A kata is meant to be memorized. Students of a kata study it as a form, not as a conclusion. It is not the conclusion of the kata that matters, it's the steps that lead to the conclusion. If you want to lean to think the way I think, to design the way I design, then you must learn to react to minutia the way I react. Following this form will help you to do that. As you learn the form, and repeat it, and repeat it, you will condition your mind and body to respond the way I respond to the minute factors that lead to design decisions.
Michael Feathers has long pondered the concept of "Design Sense". Good designers have a "sense" for design. They can convert a set of requirements into a design with little or not effort.

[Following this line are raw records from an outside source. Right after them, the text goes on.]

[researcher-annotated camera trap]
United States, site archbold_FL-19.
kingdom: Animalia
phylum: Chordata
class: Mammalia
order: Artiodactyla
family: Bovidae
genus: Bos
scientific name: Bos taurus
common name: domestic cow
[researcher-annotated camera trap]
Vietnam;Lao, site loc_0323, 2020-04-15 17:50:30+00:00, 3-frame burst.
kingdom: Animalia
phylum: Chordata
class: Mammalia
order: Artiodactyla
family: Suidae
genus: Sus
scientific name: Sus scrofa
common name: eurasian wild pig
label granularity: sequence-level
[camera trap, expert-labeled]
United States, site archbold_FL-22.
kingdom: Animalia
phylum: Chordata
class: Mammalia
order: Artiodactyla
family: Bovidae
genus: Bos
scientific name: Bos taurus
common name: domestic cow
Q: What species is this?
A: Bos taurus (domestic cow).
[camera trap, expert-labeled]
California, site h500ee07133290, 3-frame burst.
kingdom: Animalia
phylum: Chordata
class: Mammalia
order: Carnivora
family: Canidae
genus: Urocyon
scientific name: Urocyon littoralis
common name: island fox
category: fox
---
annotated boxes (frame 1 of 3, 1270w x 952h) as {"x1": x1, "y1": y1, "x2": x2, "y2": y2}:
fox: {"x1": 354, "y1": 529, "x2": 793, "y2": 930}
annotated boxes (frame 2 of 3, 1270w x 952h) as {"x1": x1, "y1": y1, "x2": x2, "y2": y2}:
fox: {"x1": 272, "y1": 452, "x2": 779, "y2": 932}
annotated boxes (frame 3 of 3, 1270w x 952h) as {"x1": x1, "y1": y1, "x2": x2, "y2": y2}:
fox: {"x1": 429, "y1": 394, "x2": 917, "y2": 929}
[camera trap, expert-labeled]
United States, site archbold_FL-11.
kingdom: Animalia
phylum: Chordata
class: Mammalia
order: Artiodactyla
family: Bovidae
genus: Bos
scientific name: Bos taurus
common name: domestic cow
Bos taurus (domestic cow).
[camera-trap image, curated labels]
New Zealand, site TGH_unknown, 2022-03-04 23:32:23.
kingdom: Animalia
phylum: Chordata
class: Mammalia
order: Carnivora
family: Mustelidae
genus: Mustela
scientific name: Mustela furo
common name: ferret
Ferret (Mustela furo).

It's as though their minds were wired to translate requirements to design. They can "feel" when a design is good or bad. They somehow intrinsically know which design alternatives to take at which point.
Perhaps the best way to acquire "Design Sense" is to find someone who has it, put your fingers on top of theirs, put your eyeballs right behind theirs, and follow along as they design something. Learning a kata may be one way of accomplishing this.
If you wish to try this style of learning, I suggest you proceed by memorizing it in short sections. Fully learn one section before adding the next. I have broken the kata up into five short sections. Learn each in order, and don't learn the next until you have mastered the previous. Move slowly and deliberately. DO NOT RUSH. A kata needs to seep into your bones, and this take time.
Here are the sections to memorize:
- The First Test
- The Second Test
- The Third Test
- The Fourth Test
- The Fifth Test
There is also a preamble section entitled "A Quick Design Session". This is part of the kata when demonstrating TDD to others, but is not part of the "Design Sense" of the kata itself.